- **TASK REQUIREMENTS**
- a) According to the article on NCAA gambling policy, on what date did the NCAA Board of Governors solidify its position opposing the legalization of gambling on collegiate athletics?
- b) Revise the part of the article on NCAA gambling policy that opens with the words "No NCAA Injury" and closes with "form of gambling.", substituting "workplace pools" for "office pools".

No NCAA Injury Reports For 2019 Season

September 14, 2019 Matt Speakman

As more states are legalizing sports gambling the NCAA considered reevaluating their stance on the issue. On July 7, 2019, the NCAA Board of Governors solidified their position opposing the legalization of gambling on collegiate athletics. They decided that no form of betting on college sports is acceptable, even fantasy games and office pools are strictly forbidden. NCAA athletes and administrators are also prohibited from engaging in any form of gambling.

University of Texas player wearing a white uniform and helmet, with orange numbering, lettering, and logo, running with the football

University of Texas player running with the football © Keith Johnston from Pixabay

In recent years the NCAA has become lenient on other issues. Many college stadiums now sell alcohol and the penalties for marijuana have been reduced. Betting on games is where the NCAA draws the line.

Why The NCAA Opposes Gambling

NFL players capable of impacting the outcome of a game earn millions of dollars. If a criminal organization offered an NFL quarterback $20,000 to take a dive while his season’s salary is $20,000,000 he’d laugh in their face.

- **GIVEN INFORMATION**
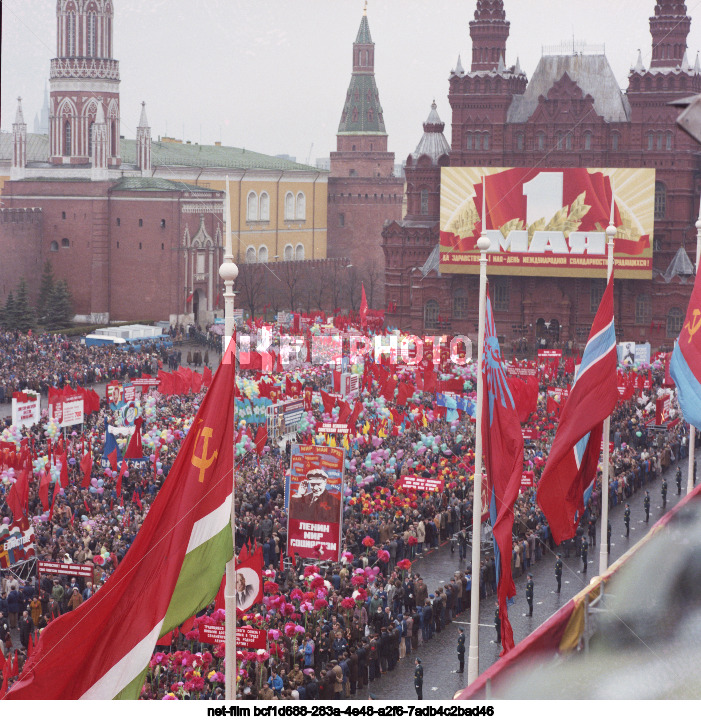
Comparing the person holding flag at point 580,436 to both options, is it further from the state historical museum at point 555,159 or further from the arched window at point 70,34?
the arched window at point 70,34

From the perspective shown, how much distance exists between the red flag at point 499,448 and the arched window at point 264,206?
82780mm

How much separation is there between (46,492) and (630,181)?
42972 mm

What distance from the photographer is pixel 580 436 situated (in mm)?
14742

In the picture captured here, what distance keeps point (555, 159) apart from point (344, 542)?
4440cm

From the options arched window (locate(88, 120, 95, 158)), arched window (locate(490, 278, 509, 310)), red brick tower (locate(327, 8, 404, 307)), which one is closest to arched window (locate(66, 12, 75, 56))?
arched window (locate(88, 120, 95, 158))

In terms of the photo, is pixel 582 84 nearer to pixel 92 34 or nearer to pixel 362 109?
pixel 92 34

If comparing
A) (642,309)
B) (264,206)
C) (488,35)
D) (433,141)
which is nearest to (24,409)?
(642,309)

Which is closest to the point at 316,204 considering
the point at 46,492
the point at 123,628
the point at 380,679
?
the point at 46,492

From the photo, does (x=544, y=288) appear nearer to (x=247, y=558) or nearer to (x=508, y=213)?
(x=508, y=213)

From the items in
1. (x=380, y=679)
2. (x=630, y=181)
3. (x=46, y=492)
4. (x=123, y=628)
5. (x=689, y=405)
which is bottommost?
(x=380, y=679)

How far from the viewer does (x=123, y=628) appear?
395 inches

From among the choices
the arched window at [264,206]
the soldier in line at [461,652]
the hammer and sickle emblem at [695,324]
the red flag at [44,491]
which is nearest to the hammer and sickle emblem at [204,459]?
the hammer and sickle emblem at [695,324]

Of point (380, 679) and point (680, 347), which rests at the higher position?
point (680, 347)

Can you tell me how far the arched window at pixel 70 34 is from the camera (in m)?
75.8
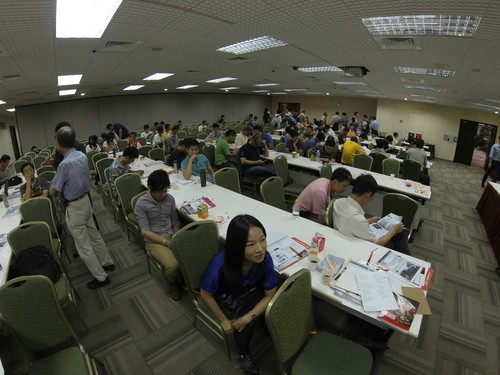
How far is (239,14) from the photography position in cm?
247

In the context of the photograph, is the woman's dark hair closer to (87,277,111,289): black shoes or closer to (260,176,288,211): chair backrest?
(260,176,288,211): chair backrest

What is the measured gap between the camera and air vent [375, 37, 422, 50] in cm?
312

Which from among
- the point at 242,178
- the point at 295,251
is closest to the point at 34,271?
the point at 295,251

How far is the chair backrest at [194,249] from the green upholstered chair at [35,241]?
3.95 ft

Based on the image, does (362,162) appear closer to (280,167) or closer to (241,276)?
(280,167)

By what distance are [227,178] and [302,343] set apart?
2.96 meters

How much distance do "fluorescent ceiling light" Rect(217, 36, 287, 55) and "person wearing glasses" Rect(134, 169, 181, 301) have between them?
233 cm

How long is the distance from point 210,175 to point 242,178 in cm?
131

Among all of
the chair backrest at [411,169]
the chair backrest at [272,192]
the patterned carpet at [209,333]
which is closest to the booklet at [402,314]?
the patterned carpet at [209,333]

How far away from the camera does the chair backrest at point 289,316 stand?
158cm

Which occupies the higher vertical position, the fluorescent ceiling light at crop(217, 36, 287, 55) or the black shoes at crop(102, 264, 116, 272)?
the fluorescent ceiling light at crop(217, 36, 287, 55)

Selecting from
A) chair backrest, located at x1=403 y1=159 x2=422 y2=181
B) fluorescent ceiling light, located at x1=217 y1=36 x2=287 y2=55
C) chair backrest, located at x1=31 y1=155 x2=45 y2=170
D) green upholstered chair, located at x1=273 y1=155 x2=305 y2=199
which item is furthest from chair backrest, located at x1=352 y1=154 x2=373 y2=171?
chair backrest, located at x1=31 y1=155 x2=45 y2=170

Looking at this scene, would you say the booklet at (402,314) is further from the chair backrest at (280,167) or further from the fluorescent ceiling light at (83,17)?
the chair backrest at (280,167)

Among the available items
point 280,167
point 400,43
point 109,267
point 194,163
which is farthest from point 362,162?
point 109,267
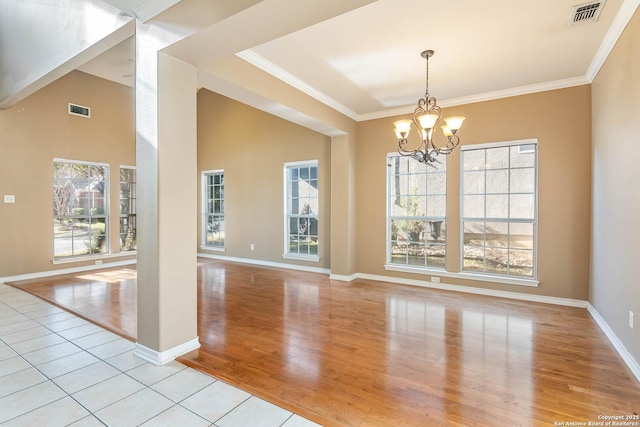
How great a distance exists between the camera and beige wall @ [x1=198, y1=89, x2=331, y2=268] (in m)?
6.01

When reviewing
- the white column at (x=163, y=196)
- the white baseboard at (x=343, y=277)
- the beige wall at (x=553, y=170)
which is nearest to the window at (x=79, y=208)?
the white column at (x=163, y=196)

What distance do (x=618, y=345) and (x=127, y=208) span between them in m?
8.24

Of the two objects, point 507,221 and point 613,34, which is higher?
point 613,34

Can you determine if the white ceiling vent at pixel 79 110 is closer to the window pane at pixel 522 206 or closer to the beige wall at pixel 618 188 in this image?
the window pane at pixel 522 206

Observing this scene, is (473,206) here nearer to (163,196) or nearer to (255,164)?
(163,196)

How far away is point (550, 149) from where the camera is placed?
4094 millimetres

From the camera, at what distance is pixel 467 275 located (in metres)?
4.66

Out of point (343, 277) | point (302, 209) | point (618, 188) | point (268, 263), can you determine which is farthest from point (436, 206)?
point (268, 263)

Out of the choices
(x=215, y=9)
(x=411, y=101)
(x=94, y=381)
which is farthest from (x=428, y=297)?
(x=215, y=9)

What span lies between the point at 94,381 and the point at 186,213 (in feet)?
4.56

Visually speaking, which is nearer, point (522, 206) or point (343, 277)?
point (522, 206)

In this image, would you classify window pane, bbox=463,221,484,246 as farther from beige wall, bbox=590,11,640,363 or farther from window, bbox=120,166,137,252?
window, bbox=120,166,137,252

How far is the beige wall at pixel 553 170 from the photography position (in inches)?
154

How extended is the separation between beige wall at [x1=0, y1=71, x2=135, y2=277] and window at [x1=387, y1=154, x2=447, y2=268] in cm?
585
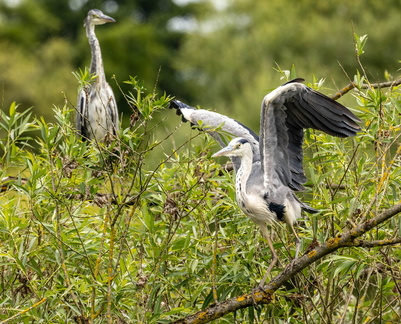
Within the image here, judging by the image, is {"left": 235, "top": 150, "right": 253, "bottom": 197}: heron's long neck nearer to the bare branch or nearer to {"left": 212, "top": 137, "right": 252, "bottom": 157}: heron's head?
{"left": 212, "top": 137, "right": 252, "bottom": 157}: heron's head

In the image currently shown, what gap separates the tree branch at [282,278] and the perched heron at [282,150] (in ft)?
1.13

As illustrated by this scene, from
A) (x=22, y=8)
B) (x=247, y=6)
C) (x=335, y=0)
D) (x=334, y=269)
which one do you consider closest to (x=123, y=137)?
(x=334, y=269)

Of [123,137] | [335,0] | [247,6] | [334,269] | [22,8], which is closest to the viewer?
[123,137]

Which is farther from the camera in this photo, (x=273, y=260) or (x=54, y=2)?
A: (x=54, y=2)

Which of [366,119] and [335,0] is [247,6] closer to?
[335,0]

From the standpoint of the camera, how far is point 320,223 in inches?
207

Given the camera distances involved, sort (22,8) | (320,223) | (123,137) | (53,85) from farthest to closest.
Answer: (22,8) < (53,85) < (320,223) < (123,137)

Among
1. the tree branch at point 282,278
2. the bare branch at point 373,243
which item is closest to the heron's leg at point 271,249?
the tree branch at point 282,278

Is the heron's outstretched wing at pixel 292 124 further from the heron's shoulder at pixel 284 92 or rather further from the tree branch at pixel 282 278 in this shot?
the tree branch at pixel 282 278

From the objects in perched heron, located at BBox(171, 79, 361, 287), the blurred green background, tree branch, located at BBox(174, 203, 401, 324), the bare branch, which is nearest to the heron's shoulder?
perched heron, located at BBox(171, 79, 361, 287)

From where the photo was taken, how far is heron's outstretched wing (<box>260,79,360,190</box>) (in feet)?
15.8

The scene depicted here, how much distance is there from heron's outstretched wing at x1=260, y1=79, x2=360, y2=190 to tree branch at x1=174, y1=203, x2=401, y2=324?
29.7 inches

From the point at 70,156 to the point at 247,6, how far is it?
2885 centimetres

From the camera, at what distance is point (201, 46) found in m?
29.0
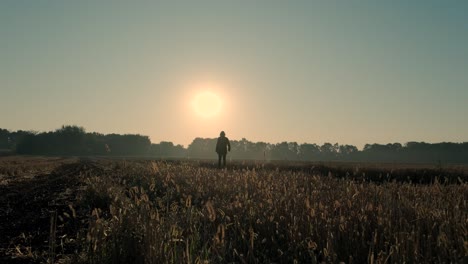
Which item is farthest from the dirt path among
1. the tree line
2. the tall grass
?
the tree line

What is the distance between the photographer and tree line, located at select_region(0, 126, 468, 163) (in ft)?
424

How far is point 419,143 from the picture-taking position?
140m

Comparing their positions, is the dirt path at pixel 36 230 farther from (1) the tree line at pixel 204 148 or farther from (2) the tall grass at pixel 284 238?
(1) the tree line at pixel 204 148

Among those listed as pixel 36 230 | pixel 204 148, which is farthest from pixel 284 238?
pixel 204 148

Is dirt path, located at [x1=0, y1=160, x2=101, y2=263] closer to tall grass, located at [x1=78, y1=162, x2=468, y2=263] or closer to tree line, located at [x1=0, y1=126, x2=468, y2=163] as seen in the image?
tall grass, located at [x1=78, y1=162, x2=468, y2=263]

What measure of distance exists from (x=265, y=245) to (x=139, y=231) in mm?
1244

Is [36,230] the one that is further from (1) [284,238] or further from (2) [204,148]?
(2) [204,148]

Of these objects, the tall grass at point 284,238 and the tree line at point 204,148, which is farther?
the tree line at point 204,148

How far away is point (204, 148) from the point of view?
6531 inches

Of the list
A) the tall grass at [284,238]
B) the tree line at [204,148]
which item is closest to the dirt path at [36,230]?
the tall grass at [284,238]

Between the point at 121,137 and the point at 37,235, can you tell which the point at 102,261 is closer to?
the point at 37,235

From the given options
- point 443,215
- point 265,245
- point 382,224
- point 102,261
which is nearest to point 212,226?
point 265,245

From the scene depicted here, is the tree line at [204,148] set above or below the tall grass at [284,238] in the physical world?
above

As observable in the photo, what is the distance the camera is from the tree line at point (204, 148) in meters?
129
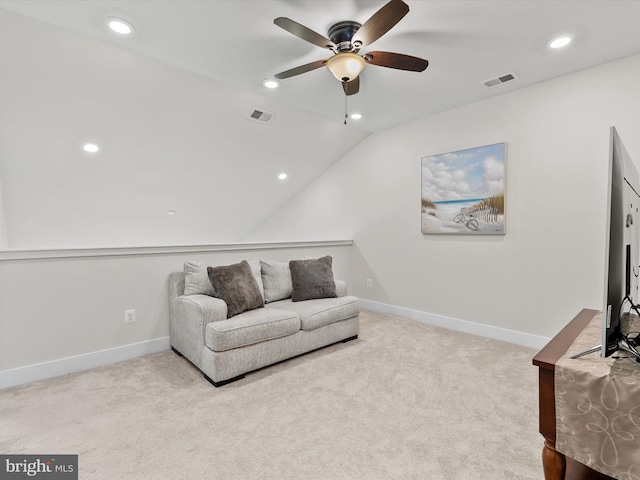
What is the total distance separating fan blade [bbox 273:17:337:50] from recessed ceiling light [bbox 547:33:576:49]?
1.65m

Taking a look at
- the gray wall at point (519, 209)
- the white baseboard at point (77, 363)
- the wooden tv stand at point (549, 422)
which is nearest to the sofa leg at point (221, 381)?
the white baseboard at point (77, 363)

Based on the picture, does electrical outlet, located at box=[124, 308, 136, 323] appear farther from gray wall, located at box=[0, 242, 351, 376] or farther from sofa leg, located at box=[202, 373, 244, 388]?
sofa leg, located at box=[202, 373, 244, 388]

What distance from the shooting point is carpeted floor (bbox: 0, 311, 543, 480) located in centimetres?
163

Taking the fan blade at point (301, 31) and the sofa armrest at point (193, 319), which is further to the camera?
the sofa armrest at point (193, 319)

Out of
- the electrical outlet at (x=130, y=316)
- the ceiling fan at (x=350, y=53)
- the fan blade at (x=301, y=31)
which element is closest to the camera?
the fan blade at (x=301, y=31)

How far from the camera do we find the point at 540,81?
307 centimetres

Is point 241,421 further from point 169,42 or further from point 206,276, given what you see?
point 169,42

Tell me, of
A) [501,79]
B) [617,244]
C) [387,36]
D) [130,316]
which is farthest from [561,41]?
[130,316]

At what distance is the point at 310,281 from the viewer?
11.2ft

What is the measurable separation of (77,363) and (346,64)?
10.2ft

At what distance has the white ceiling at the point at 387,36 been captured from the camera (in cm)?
206

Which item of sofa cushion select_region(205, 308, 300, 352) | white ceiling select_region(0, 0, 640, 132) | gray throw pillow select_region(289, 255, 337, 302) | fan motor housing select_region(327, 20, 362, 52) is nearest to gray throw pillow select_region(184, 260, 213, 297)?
sofa cushion select_region(205, 308, 300, 352)

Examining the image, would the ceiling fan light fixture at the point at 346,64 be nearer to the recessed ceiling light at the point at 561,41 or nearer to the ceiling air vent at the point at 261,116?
the recessed ceiling light at the point at 561,41

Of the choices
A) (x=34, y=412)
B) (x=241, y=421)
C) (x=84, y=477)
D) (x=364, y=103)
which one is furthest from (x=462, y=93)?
(x=34, y=412)
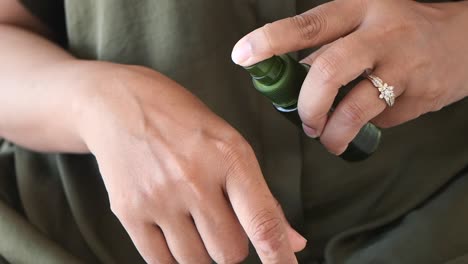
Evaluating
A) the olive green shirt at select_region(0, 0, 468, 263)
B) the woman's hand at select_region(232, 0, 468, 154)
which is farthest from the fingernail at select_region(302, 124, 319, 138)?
the olive green shirt at select_region(0, 0, 468, 263)

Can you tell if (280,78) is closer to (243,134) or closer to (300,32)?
(300,32)

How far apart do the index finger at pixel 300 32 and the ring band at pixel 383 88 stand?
0.19 feet

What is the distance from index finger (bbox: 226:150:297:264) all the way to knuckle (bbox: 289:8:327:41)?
0.48 feet

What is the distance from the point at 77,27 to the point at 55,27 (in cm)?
9

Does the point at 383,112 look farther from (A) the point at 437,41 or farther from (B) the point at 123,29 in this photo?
(B) the point at 123,29

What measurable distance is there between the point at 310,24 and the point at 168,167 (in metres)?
0.21

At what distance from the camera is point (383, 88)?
63cm

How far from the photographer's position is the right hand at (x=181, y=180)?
594mm

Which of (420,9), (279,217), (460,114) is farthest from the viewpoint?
(460,114)

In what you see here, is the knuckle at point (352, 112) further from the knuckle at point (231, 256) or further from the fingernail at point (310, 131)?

- **RESULTS FOR THE EXERCISE**
- a) July 7, 2019.

- b)
No NCAA Injury Reports For 2019 Season

September 14, 2019 Matt Speakman

As more states are legalizing sports gambling the NCAA considered reevaluating their stance on the issue. On July 7, 2019, the NCAA Board of Governors solidified their position opposing the legalization of gambling on collegiate athletics. They decided that no form of betting on college sports is acceptable, even fantasy games and workplace pools are strictly forbidden. NCAA athletes and administrators are also prohibited from engaging in any form of gambling.